"
"If you prefer that sort of sport, you must to the right about for
Yarmouth; there you will find ships that will meet anything that swims,"
said the colonel.
"Perhaps the gentlemen would prefer abandoning the cares and dangers of
the ocean for a life of ease and gayety," said the captain. "The hand
that has long dallied with a marlinspike may be easily made to feel a
trigger, as gracefully as a lady touches the keys of her piano. In
short, there is and there is not a great resemblance between the life of
a sailor and that of a soldier. There are no gales of wind, nor short
allowances, nor reefing topsails, nor shipwrecks, among soldiers; and,
at the same time, there is just as much, or even more, grog-drinking,
jollifying, care-killing fun around a canteen and an open knapsack, than
there is on the end of a mess-chest, with a full can and a Saturday-
night's breeze. I have crossed the ocean several times, and I must own
that a ship, in good weather, is very much the same as a camp or
comfortable barracks; mind, I say only in very good weather."
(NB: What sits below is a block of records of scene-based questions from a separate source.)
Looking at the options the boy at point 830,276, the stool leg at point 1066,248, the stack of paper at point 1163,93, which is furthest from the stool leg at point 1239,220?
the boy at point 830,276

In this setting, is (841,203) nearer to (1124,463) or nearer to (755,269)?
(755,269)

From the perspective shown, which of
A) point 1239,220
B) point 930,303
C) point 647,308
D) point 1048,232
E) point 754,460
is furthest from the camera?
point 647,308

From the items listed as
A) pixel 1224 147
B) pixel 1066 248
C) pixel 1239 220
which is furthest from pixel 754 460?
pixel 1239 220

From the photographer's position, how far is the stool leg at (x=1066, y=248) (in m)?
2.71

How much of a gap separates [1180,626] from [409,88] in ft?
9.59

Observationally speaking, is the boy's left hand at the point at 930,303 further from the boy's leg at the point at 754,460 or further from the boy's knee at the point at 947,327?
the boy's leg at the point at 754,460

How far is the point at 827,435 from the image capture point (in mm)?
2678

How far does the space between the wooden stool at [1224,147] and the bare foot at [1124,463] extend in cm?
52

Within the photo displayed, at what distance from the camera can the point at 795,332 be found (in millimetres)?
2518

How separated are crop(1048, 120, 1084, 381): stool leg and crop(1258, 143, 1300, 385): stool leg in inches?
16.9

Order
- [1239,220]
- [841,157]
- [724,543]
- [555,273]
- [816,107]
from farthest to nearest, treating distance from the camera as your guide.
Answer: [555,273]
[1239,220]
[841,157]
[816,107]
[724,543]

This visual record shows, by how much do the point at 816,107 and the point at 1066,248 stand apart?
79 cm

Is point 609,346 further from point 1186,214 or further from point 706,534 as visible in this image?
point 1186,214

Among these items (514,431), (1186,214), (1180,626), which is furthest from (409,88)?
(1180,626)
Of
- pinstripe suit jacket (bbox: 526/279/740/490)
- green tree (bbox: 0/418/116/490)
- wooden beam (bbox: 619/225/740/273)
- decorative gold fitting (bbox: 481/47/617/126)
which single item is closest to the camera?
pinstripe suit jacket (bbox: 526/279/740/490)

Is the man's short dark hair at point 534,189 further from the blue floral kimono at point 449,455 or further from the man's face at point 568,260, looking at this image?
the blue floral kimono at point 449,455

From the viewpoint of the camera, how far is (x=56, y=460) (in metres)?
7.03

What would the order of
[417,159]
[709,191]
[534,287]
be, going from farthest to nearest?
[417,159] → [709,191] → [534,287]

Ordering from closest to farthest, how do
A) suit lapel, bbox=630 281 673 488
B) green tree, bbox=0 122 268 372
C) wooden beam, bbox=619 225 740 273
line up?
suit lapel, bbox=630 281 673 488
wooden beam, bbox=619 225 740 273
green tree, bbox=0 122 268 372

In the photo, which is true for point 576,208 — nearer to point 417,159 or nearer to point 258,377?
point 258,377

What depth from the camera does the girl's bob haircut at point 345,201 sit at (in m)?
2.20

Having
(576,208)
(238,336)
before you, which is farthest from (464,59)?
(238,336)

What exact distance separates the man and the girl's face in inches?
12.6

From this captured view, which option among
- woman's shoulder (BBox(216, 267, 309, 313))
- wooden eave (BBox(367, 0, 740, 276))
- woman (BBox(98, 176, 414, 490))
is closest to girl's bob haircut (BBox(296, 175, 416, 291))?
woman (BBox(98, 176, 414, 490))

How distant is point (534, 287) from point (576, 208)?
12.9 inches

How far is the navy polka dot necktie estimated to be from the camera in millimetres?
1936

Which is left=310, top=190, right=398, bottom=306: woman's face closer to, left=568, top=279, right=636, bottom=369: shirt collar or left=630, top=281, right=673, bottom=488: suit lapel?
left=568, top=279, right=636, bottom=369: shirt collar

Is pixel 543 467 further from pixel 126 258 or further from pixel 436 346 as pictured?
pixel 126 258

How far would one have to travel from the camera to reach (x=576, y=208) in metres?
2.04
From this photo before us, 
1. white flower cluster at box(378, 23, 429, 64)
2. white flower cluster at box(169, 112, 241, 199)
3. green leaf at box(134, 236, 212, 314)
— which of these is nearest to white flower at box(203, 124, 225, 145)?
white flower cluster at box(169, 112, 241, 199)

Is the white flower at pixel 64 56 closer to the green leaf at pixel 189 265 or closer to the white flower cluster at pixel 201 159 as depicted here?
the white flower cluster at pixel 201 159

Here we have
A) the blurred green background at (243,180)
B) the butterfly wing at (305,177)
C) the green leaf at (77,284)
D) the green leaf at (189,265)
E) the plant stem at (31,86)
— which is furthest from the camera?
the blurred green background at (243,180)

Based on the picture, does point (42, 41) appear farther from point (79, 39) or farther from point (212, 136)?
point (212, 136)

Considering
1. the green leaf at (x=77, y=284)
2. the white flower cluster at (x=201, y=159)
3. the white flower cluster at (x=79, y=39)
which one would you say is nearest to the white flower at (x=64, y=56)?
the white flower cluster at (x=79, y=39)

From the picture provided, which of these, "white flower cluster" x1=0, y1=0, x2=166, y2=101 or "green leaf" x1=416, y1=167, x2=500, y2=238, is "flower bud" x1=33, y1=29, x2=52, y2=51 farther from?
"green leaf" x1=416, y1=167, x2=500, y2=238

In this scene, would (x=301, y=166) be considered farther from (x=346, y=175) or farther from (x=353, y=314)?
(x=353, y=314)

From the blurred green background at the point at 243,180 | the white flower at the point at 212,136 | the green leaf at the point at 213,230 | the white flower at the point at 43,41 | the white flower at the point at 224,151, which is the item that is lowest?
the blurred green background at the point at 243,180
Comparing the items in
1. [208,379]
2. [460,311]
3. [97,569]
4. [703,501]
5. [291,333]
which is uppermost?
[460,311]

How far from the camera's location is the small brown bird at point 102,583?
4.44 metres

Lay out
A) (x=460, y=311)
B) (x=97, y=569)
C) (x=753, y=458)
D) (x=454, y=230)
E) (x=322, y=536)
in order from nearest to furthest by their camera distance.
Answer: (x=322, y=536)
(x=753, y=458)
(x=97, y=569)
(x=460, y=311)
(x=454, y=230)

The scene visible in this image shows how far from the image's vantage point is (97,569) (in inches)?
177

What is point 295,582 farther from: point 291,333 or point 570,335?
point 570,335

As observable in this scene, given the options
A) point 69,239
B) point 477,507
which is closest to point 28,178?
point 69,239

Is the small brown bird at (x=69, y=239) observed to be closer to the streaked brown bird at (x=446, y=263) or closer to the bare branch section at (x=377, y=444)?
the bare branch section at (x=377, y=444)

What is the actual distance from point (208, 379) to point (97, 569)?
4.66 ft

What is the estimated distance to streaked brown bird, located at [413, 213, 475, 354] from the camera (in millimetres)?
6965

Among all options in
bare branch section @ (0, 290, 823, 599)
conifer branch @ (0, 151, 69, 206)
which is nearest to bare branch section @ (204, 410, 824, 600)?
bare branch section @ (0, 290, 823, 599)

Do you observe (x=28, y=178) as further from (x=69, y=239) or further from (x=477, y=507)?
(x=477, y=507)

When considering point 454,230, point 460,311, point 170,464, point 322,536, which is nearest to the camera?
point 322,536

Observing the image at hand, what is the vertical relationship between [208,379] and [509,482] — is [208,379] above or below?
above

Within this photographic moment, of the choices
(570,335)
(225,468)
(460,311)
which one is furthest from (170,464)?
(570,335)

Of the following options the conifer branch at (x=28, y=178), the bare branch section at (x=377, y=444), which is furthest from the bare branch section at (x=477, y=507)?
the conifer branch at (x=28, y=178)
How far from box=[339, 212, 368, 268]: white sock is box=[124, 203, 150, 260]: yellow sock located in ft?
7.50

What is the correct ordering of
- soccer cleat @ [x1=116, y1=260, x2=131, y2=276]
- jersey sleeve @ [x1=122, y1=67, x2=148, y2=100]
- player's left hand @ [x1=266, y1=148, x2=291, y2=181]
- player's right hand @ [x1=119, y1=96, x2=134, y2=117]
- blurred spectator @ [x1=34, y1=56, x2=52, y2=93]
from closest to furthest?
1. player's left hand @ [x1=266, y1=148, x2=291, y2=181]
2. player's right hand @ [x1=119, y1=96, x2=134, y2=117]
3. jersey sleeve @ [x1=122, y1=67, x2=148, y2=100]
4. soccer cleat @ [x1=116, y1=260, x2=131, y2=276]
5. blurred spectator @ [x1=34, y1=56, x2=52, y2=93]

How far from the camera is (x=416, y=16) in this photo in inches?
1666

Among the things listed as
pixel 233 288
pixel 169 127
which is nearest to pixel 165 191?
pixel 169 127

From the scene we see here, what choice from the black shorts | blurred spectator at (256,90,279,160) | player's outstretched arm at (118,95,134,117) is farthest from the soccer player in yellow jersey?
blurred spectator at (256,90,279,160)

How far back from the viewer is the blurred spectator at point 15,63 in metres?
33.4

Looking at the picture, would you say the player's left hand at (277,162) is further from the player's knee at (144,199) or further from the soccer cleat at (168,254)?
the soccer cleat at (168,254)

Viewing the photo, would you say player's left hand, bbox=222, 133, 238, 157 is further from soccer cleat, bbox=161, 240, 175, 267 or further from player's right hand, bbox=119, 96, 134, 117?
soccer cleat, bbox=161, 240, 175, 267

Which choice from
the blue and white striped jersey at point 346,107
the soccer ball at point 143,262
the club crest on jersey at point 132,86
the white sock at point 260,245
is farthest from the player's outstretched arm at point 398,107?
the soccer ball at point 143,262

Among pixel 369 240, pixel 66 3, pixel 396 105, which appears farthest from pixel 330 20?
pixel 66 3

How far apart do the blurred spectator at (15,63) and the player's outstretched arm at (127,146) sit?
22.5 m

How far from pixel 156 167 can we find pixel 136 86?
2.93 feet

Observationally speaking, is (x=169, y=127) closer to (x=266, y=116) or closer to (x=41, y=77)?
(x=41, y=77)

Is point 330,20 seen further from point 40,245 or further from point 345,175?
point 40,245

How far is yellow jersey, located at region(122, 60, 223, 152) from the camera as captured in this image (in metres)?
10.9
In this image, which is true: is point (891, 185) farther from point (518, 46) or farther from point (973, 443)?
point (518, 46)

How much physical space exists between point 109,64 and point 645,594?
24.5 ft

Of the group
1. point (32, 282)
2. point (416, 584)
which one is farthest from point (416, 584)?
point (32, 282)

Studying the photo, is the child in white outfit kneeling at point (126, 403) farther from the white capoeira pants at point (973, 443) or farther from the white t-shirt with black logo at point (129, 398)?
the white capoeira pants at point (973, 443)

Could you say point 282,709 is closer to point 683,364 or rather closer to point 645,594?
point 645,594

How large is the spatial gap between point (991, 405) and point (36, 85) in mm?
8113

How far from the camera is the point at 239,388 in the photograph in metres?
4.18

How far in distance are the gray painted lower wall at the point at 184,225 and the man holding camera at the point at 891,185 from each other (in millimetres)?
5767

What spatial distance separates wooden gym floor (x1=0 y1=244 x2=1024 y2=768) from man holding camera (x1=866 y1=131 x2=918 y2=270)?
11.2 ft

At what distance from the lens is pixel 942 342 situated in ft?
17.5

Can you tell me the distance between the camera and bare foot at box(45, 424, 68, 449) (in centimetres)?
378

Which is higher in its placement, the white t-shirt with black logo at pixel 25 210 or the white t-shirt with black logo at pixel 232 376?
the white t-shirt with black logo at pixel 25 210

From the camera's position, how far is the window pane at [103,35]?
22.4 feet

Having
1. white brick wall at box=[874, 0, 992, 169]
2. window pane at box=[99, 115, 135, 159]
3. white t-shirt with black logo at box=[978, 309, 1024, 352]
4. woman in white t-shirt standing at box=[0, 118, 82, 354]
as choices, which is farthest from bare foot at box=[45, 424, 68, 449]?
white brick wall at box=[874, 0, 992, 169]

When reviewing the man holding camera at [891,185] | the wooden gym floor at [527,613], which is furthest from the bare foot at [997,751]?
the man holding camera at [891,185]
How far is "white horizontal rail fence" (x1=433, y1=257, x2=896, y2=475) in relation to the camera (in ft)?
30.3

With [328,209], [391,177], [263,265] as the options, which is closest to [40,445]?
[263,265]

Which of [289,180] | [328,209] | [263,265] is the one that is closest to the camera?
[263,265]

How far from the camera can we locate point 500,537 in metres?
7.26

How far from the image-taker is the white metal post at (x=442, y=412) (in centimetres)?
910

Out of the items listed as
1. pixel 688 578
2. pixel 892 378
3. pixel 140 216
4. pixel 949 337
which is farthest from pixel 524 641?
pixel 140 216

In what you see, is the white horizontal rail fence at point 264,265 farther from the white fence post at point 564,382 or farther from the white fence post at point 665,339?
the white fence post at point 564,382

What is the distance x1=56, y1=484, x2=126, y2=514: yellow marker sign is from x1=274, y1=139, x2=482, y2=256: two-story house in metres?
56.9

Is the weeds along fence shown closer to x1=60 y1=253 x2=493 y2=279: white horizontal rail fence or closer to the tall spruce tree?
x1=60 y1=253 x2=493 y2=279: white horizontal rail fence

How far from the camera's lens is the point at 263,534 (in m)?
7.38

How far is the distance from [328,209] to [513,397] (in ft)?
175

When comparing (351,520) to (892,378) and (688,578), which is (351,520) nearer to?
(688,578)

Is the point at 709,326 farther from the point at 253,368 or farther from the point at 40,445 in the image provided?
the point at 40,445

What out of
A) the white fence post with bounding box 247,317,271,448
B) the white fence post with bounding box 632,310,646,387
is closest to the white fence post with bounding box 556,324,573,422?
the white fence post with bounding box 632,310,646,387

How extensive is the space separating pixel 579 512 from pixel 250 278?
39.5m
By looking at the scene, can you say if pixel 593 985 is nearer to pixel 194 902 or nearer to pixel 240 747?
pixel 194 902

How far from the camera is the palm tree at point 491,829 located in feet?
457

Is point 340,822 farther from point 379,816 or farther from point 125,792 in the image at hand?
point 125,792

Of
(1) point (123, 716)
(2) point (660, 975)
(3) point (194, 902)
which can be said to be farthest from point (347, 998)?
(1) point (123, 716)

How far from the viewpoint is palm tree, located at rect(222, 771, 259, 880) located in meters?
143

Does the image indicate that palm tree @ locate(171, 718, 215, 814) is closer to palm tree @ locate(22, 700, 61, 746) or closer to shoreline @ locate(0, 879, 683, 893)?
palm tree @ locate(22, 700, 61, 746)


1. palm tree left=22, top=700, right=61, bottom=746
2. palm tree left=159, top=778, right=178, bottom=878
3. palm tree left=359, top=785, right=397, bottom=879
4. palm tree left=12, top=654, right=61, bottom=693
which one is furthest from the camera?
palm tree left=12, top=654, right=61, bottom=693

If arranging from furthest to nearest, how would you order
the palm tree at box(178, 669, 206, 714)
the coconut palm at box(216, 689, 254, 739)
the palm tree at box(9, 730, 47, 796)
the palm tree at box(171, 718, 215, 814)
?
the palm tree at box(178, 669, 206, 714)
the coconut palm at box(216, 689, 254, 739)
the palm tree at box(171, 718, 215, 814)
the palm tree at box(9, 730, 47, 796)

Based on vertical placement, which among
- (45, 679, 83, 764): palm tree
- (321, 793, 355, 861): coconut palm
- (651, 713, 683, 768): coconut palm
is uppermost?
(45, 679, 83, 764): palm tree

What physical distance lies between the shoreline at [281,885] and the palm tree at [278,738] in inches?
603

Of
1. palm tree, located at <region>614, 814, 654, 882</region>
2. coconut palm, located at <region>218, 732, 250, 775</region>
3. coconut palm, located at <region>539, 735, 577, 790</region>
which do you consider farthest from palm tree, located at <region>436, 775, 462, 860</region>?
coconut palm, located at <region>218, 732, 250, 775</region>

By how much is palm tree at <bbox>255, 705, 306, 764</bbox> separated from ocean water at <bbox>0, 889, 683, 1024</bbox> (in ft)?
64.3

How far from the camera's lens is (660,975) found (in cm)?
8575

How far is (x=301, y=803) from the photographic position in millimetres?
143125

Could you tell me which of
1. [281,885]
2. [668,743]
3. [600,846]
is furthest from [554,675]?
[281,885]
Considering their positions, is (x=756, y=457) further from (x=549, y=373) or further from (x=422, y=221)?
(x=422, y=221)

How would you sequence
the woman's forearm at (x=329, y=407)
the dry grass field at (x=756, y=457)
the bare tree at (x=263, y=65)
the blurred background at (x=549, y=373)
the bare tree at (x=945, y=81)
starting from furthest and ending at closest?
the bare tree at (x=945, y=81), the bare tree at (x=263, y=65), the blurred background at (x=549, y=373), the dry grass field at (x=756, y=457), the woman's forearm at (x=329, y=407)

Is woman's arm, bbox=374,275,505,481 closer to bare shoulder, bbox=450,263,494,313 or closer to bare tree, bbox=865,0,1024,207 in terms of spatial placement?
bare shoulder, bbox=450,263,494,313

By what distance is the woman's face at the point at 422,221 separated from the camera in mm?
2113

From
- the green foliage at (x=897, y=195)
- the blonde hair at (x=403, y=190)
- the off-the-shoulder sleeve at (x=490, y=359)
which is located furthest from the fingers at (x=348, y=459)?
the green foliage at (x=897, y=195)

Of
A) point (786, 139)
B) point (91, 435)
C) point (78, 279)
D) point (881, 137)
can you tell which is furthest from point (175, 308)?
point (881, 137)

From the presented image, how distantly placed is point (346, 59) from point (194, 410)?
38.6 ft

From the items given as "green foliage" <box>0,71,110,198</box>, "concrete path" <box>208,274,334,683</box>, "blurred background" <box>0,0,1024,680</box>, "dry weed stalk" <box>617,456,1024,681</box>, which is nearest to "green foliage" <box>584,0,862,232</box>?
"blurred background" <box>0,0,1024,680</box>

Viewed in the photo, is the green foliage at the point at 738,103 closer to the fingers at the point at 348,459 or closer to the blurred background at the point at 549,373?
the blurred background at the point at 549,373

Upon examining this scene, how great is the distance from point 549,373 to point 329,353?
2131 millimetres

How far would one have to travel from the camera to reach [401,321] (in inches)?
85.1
"We have no doubt that all you say is true, sir," observed the spokesman
of the three; "but what to you may seem a hardship, to us is pleasure.
We have faced too many a gale to mind a capful of wind, and should think
ourselves always in the calm latitudes in one of your barracks, where
there is nothing to do but to eat our grub and to march a little fore
and aft a small piece of green earth.